Please edit the rows from the line with "In ordering from" up to and including the line with "5. the canyon at (141,161)", replacing "how do you arrange" with "how would you arrange" and leaving everything else unchanged. Give back only those lines.
┄┄┄┄┄┄┄┄┄┄┄┄┄┄┄┄┄┄┄┄
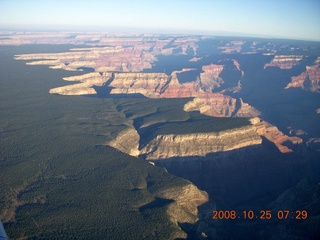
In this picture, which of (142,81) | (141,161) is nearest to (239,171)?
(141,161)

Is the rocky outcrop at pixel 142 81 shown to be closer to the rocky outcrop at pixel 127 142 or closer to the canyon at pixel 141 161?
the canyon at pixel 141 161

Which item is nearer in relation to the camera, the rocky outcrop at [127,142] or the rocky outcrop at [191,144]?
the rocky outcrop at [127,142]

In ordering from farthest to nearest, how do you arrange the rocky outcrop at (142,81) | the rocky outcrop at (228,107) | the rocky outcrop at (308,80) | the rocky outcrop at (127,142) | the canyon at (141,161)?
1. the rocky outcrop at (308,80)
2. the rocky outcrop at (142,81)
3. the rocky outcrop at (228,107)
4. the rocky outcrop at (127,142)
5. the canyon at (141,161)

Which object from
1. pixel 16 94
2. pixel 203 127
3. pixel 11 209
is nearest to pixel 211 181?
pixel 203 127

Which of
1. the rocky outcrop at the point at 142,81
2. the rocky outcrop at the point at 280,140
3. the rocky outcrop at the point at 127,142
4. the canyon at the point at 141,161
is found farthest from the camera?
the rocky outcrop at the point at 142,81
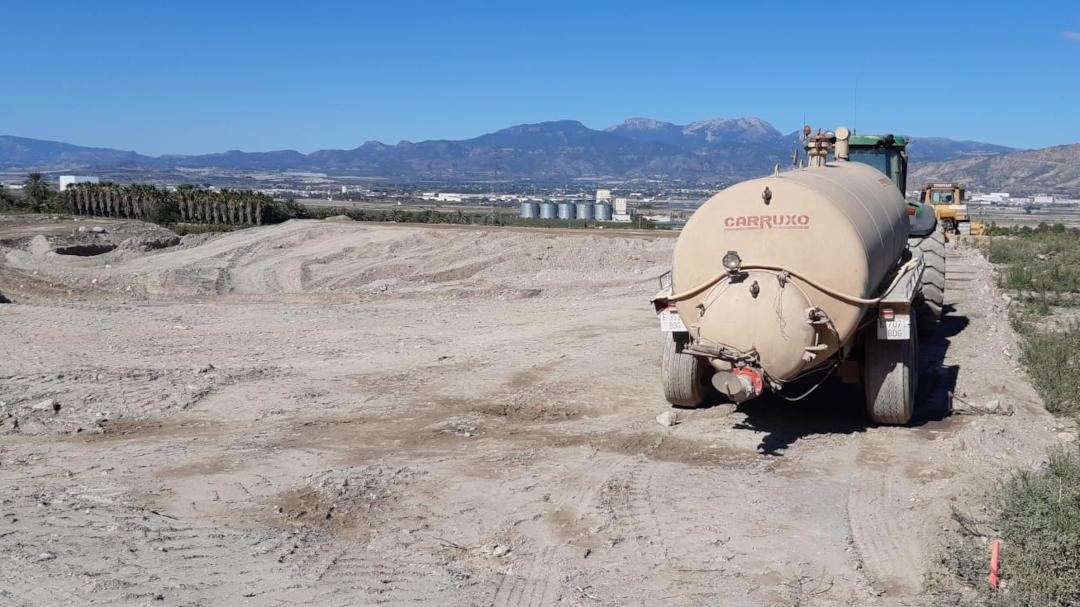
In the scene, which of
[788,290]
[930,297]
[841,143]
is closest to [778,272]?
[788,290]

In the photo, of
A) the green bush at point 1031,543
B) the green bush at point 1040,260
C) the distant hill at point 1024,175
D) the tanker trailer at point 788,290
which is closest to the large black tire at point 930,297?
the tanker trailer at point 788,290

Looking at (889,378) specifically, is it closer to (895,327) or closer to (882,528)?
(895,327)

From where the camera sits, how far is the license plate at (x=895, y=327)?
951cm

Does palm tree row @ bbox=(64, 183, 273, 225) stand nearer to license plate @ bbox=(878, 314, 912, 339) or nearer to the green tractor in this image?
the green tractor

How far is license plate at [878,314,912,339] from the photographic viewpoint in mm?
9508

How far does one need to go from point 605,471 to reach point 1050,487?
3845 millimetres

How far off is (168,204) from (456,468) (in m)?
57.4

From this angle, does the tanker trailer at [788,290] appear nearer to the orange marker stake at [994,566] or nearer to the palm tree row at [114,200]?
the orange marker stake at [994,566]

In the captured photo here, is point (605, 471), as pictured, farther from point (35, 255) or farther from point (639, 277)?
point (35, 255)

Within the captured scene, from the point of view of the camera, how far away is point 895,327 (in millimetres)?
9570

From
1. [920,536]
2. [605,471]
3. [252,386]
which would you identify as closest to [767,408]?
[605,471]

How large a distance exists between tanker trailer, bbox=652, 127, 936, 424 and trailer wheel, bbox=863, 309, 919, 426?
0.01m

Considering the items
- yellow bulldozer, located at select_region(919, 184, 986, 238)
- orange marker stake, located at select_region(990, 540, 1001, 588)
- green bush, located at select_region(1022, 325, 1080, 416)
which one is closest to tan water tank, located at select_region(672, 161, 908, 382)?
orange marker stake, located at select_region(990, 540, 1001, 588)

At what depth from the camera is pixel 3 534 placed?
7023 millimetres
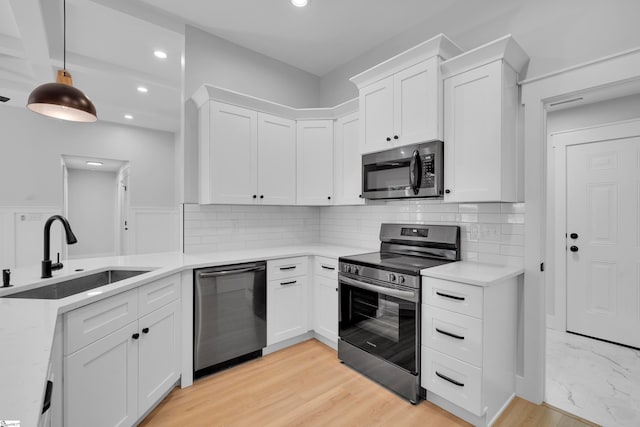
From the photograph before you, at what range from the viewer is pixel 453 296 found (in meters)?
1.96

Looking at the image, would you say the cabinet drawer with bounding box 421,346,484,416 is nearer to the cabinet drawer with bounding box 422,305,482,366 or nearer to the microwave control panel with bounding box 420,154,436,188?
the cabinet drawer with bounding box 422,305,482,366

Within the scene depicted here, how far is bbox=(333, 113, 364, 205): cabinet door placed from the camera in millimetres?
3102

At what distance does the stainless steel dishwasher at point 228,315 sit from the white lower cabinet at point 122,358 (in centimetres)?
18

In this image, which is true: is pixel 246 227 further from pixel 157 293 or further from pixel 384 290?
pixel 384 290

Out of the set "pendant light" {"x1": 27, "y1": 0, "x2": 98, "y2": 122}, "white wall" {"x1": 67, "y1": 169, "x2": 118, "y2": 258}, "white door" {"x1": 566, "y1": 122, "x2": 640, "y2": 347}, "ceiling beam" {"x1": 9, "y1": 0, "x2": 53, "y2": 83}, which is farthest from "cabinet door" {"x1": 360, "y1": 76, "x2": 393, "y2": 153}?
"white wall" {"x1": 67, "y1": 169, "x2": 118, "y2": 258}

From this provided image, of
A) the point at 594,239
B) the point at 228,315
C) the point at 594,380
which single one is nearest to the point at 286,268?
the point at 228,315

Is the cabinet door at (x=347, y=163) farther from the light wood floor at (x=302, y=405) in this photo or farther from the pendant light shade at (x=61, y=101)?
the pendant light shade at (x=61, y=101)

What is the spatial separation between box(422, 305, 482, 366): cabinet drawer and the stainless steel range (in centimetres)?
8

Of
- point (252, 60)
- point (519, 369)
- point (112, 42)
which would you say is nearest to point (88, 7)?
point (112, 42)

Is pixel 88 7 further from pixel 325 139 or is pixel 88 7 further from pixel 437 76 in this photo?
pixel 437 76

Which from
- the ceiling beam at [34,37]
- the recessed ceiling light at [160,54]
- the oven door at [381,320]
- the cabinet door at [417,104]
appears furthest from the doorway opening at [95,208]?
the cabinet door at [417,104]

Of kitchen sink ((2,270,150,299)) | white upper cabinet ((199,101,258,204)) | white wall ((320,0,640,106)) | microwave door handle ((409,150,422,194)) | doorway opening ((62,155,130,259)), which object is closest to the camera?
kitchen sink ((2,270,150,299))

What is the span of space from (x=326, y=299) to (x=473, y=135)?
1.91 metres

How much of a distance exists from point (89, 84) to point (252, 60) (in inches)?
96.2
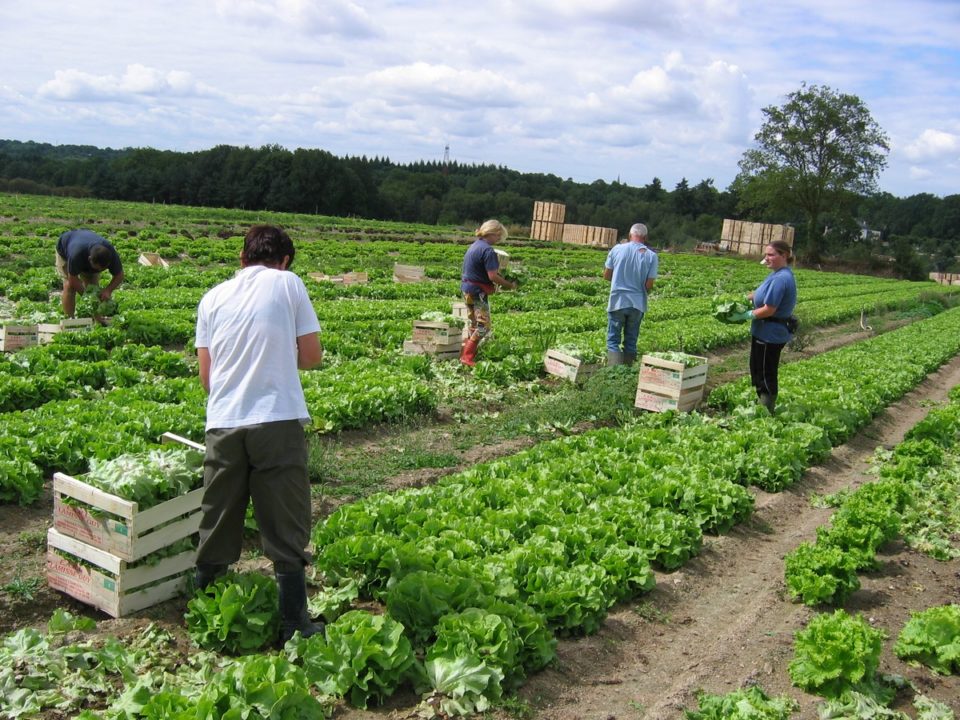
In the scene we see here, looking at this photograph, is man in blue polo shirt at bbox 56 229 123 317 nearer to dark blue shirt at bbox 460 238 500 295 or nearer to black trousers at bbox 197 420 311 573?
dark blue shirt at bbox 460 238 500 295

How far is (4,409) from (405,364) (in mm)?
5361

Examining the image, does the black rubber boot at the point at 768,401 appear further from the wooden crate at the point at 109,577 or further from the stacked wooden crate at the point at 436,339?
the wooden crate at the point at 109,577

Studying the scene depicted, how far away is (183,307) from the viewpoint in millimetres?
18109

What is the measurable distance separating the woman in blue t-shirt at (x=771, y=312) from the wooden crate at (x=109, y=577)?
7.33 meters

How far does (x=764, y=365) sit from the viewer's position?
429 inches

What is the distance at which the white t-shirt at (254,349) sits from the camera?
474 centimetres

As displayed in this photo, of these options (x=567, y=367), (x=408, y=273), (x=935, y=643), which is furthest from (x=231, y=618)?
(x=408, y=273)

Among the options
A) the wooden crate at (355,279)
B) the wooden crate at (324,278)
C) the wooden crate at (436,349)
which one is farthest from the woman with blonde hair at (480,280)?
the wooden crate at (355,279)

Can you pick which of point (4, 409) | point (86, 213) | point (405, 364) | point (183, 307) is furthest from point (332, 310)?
┄┄┄┄┄┄┄┄┄┄┄┄┄┄┄┄┄┄┄┄
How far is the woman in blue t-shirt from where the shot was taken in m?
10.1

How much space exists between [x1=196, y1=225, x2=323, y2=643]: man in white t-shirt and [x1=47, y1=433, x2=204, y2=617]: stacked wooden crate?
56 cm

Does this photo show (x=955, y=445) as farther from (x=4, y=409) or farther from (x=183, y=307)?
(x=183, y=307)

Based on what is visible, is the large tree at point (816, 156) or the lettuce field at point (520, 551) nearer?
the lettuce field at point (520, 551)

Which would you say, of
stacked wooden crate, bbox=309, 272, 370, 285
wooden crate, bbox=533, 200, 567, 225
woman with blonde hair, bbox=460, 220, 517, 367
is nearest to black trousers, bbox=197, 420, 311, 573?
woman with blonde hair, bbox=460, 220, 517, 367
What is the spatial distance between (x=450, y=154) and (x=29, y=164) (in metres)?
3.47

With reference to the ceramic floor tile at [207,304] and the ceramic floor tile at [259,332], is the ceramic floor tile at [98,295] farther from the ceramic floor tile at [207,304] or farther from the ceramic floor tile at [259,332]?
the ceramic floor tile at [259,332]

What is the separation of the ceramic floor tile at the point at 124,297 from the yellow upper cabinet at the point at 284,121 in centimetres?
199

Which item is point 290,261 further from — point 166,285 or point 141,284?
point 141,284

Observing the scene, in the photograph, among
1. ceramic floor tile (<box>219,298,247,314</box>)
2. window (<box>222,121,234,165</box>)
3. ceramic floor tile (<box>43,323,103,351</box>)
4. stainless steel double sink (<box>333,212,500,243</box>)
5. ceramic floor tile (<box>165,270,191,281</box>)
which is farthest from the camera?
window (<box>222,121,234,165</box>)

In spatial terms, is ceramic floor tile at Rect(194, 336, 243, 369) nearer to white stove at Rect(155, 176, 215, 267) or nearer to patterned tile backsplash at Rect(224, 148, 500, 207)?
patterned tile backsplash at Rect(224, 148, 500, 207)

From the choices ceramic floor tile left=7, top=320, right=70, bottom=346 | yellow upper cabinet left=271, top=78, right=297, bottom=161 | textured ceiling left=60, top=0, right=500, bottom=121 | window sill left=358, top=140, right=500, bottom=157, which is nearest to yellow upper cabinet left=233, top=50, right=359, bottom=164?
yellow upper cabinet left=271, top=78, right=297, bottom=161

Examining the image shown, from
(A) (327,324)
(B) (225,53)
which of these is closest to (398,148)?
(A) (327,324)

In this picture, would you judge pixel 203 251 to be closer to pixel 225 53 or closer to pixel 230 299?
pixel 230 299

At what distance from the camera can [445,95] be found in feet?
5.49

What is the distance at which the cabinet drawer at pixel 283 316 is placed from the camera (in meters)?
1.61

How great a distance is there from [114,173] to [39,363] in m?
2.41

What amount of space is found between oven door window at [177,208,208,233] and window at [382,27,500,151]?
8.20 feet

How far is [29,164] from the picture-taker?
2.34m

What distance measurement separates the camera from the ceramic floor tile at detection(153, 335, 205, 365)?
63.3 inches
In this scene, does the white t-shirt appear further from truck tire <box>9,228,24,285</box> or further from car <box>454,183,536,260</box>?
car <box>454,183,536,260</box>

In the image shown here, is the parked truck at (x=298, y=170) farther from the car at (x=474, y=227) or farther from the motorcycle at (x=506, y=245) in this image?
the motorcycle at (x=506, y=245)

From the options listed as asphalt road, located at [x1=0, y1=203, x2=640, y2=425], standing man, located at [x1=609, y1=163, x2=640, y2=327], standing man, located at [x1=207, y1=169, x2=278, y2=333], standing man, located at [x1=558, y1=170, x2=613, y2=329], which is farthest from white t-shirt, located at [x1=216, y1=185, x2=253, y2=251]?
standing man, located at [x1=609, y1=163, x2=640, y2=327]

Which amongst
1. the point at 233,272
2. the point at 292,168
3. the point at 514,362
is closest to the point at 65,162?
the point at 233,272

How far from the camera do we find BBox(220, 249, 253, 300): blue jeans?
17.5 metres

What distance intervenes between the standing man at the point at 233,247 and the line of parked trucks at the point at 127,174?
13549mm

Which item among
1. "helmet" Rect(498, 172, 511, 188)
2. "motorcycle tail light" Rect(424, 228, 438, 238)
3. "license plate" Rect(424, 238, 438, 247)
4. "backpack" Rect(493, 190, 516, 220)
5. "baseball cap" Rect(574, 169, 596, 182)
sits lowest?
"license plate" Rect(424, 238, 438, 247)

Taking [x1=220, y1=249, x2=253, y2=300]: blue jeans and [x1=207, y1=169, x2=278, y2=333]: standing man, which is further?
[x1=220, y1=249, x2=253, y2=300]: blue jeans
┄┄┄┄┄┄┄┄┄┄┄┄┄┄┄┄┄┄┄┄
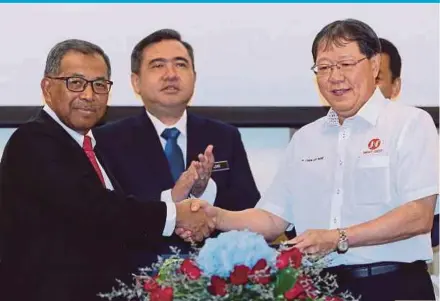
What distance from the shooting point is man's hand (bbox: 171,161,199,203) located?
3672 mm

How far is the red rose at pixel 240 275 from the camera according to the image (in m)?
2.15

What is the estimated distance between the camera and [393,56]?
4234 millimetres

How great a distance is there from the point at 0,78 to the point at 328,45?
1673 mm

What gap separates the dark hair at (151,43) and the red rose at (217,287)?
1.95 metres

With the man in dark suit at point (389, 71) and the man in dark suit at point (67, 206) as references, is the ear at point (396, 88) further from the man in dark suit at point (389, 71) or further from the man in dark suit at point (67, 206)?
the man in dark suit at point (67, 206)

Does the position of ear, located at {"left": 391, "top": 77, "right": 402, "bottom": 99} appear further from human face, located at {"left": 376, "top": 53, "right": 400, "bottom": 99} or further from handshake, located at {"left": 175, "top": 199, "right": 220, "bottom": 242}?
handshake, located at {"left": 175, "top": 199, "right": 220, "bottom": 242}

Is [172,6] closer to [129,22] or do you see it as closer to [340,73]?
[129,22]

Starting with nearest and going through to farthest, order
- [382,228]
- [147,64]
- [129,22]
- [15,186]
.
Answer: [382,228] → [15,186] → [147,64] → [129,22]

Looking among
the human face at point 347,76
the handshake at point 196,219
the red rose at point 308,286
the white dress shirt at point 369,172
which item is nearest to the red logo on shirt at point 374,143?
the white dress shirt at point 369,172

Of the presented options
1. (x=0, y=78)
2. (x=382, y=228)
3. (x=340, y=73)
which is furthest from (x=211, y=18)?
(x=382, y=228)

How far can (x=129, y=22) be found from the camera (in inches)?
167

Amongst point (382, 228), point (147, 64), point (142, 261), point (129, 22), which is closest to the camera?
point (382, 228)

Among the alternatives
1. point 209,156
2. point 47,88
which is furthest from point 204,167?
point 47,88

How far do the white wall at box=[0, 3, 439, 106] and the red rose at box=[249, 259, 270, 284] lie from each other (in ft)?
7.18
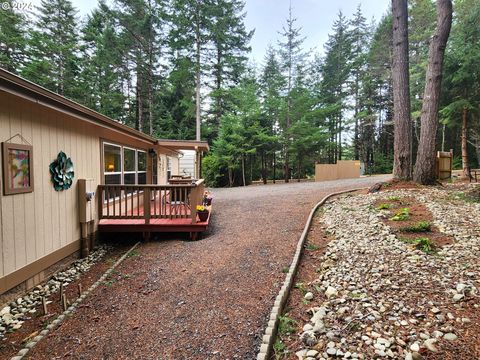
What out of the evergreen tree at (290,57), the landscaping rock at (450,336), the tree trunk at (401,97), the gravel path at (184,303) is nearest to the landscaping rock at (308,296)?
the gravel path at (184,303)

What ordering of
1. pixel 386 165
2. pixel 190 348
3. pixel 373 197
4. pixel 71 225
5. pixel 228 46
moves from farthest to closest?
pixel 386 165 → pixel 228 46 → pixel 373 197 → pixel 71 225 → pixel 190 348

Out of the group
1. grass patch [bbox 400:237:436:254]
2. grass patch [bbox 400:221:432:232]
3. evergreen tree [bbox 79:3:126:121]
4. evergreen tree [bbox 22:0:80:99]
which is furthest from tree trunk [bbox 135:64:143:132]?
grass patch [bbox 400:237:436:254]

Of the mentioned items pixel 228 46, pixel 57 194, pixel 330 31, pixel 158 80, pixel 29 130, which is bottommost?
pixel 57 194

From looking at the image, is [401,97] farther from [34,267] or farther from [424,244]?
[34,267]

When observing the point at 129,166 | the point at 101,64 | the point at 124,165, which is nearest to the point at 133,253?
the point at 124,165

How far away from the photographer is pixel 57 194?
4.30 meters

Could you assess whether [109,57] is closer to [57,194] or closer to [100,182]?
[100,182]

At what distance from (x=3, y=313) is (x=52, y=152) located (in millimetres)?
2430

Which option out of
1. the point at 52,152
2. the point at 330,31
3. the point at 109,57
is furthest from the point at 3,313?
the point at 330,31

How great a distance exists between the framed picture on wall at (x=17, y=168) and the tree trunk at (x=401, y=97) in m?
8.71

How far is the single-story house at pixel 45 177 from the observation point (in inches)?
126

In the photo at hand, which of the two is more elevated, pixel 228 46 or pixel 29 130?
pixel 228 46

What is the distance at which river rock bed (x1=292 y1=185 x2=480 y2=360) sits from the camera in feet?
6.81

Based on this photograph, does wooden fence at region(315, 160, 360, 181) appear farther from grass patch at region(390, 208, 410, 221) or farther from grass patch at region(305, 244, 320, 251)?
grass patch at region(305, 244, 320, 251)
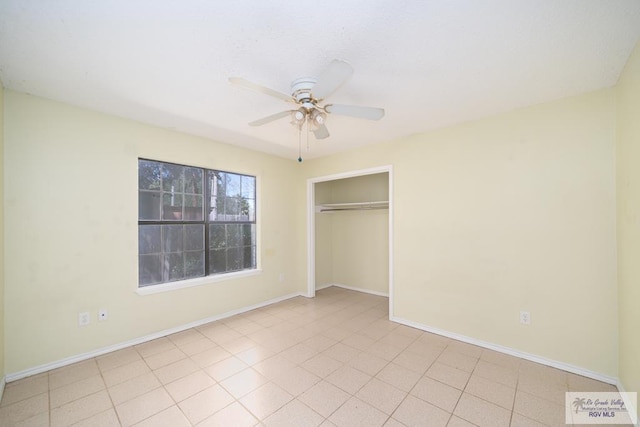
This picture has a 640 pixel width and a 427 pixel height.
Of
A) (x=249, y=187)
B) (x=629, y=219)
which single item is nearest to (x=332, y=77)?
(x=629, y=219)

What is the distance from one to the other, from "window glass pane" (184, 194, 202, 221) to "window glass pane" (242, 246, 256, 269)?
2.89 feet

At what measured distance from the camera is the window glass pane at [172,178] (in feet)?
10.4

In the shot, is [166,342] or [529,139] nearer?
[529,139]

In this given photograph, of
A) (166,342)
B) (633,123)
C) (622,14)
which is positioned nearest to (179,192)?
┄┄┄┄┄┄┄┄┄┄┄┄┄┄┄┄┄┄┄┄
COMPLETED EXERCISE:
In ordering from farthest to nearest, how would you arrange the rocky outcrop at (142,81) | the rocky outcrop at (228,107) | the rocky outcrop at (308,80) | the rocky outcrop at (127,142) | the canyon at (141,161)?
1. the rocky outcrop at (308,80)
2. the rocky outcrop at (142,81)
3. the rocky outcrop at (228,107)
4. the rocky outcrop at (127,142)
5. the canyon at (141,161)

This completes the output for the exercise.